景一渭摇了摇头,说:“都过去了这么多天,自己老公死了这么多天,连谁杀死的都不知道,如果是你,你急不急?”
楼涧想了一下,随即莫名其妙地问:“我又没有老公,我怎么知道。”
景一渭:“……你怎么会有老公?”
“这他妈不是你说的么!”楼涧斜眼看着他,语气不善,“说得好像我是Gay一样。”
景一渭自动忽略了他的话,朝前边凑了凑,终于听清了女人的声音:“尸体也没给我,人都没下葬,我们的一家的人一天天提心吊胆,我还带着一个几岁的孩子,我们容易吗?”
校长似乎特别头疼,但是他依然保持着微笑,朝她说:“这个事情我们也很抱歉,但是这不是我们能决定的,警方还在调查,一定会给您一个说法的,您放心好了。”
楼涧凑在景一渭耳边说:“看这个样子,应该已经停止调查了吧?”
景一渭摇摇头:“不知道。”
不一会儿,上课铃响了,学生们赶紧回了教室。楼涧和景一渭一回去,胡竣然立马扒拉了楼涧一把,问:“外边到底怎么回事啊?”
黄明靖问:“赵老师的妻子来了吗?”
胡倩也回头问:“是不是来闹事的啊?”
夏烟波回她的话:“我看就是了,这种女人很不好惹的。还大着肚子呢。”
胡倩:“快生了吧?几个月了都?”
胡竣然越过景一渭,朝胡倩说:“我看起码七八个月了吧?是二胎吧?”
楼涧:“……”
关注点错了好吗!
这节课是历史课,班主任一走到门口,就朝东边看了几眼,这才进教室,小声说:“那是干啥呢?”

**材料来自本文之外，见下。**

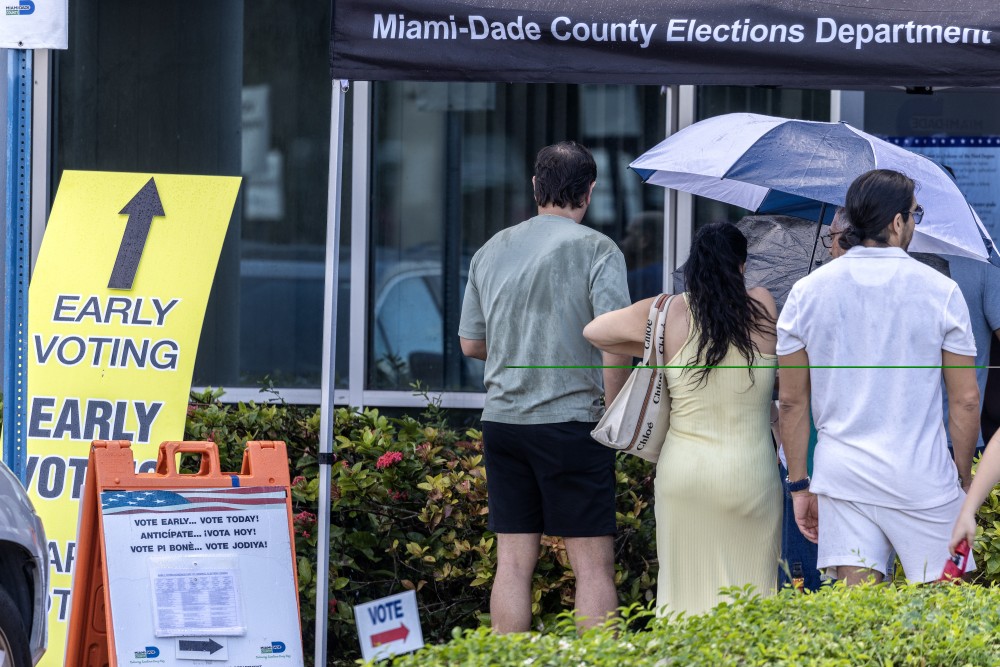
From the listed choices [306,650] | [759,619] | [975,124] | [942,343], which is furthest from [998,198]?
[759,619]

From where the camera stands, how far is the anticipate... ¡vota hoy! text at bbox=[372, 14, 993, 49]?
446 cm

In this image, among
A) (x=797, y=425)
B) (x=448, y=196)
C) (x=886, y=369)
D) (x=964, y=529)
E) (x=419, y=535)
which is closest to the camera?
(x=964, y=529)

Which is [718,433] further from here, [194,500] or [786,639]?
[194,500]

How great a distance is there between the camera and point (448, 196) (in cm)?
727

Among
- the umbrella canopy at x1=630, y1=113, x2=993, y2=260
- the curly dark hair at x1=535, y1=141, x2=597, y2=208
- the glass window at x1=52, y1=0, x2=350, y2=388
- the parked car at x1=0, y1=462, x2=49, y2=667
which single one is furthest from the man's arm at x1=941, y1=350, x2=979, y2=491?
the glass window at x1=52, y1=0, x2=350, y2=388

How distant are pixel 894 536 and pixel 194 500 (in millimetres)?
2069

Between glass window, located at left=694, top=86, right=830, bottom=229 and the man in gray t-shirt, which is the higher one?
glass window, located at left=694, top=86, right=830, bottom=229

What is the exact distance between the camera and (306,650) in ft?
19.1

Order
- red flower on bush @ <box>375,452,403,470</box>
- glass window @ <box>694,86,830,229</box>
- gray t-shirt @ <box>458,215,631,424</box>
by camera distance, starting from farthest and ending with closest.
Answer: glass window @ <box>694,86,830,229</box> → red flower on bush @ <box>375,452,403,470</box> → gray t-shirt @ <box>458,215,631,424</box>

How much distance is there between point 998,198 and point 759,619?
4.41 meters

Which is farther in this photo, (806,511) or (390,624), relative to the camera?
(806,511)

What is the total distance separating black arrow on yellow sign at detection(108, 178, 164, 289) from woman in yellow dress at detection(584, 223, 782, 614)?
72.8 inches

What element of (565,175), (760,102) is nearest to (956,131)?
(760,102)

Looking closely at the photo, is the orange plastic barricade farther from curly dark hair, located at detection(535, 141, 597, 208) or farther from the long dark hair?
the long dark hair
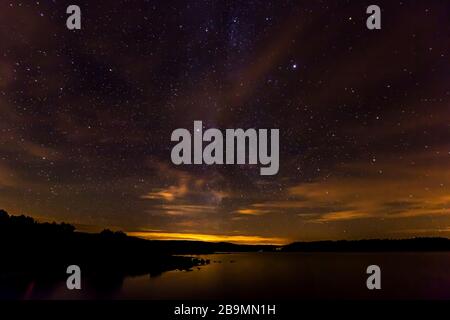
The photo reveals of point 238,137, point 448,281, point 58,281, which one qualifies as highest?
point 238,137

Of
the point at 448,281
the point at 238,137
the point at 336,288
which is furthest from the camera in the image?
the point at 448,281

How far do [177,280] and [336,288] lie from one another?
1832 centimetres

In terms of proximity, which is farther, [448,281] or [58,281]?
[448,281]
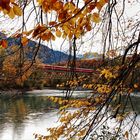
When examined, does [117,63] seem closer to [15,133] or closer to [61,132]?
[61,132]

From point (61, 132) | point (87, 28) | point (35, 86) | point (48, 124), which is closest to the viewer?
point (87, 28)

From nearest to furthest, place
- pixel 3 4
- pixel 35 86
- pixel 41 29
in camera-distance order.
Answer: pixel 3 4 → pixel 41 29 → pixel 35 86

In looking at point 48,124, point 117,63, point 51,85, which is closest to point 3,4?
point 117,63

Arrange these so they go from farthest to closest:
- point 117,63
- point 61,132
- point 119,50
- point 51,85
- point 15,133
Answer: point 51,85 < point 15,133 < point 61,132 < point 117,63 < point 119,50

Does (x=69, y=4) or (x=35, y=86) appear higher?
(x=69, y=4)

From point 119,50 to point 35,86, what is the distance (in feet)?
168

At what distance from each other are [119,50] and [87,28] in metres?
1.77

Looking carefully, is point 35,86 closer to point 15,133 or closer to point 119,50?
point 15,133

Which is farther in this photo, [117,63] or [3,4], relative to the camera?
[117,63]

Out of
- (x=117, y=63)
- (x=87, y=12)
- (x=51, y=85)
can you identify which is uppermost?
(x=87, y=12)

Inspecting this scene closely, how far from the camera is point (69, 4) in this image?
1667 mm

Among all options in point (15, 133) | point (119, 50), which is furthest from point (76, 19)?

前排的学生告诉他:“老师,赵老师的老婆找到学校里来了!”
一米八的大男人愣了一下,随即立马就做贼一样缩起脖子,小声说:“我就知道,一直查不到凶手,肯定要找来的。”
“老师,怎么还没有找到凶手啊?”
“那岂不是凶手还在我们学校啊?”
楼涧心里暗暗松了口气,看来这些人终于意识到了这个问题了啊。
一米八的大男人吓得耳朵都红了:“你们可别自己吓自己,这样的事情毕竟还是少数啦。”
胡竣然在后边小声说:“这都第几个啦……”
黄明靖安慰自己:“没事的,我可谁都没得罪过,一心只向社会主义。”
胡竣然问:“赵老师有得罪的人吗?”
黄明靖:“那我哪知道,估计没有吧。”
“那谁还这么……”
“别说了别说了,说着害怕。”
这天中午下课,楼涧回家吃饭的时候居然看到几天没见的楼家二叔翘着二郎腿啃着一个苹果又在懒散地看着电视,见了他进来,施舍了一点余光给他,咔吱咔吱:“回来啦?”
楼涧毫不客气:“你怎么回来了?”
“什么话这叫。”楼家二叔一个苹果核扔进了垃圾桶,看了一眼还在厨房里的吕书,一把搂过楼涧,嘿嘿笑,“宝贝儿,叔想跟你说说话,来来来,过来坐。”
楼涧莫名其妙地看着他,问:“说什么啊?”
“我问你,警察还在调查你们老师那事吗?”
楼涧摇摇头:“不知道,已经没有警察过来了,今天赵老师的老婆还找到了学校呢。”
“还没有解决是吗?那有没有头绪?”
楼涧奇怪地看着他:“你问我,我怎么会知道啊?”
“别叫别叫,我就是问问,不知道就算了。”
楼涧看着他二叔那一脸做贼心虚的表情,就知道他问的这些肯定不简单,于是凑近他,问:“你是不是在写这个稿子呢?”
楼家二叔望着天:“怎么可能呢,你二叔会是这样缺德的人吗。”
楼涧面无表情地看着他,随即转过脸,坐到了餐桌旁边。
就在大家都以为这次估计是找不出凶手的时候,忽然又出了一个事。
上午赵易的老婆刚来找了校长,晚自习前,播完了平常例行的广播节目,大概过了一个小时,距离上晚自习还有十分钟的时候,广播忽然响了,出现了一个低沉的声音。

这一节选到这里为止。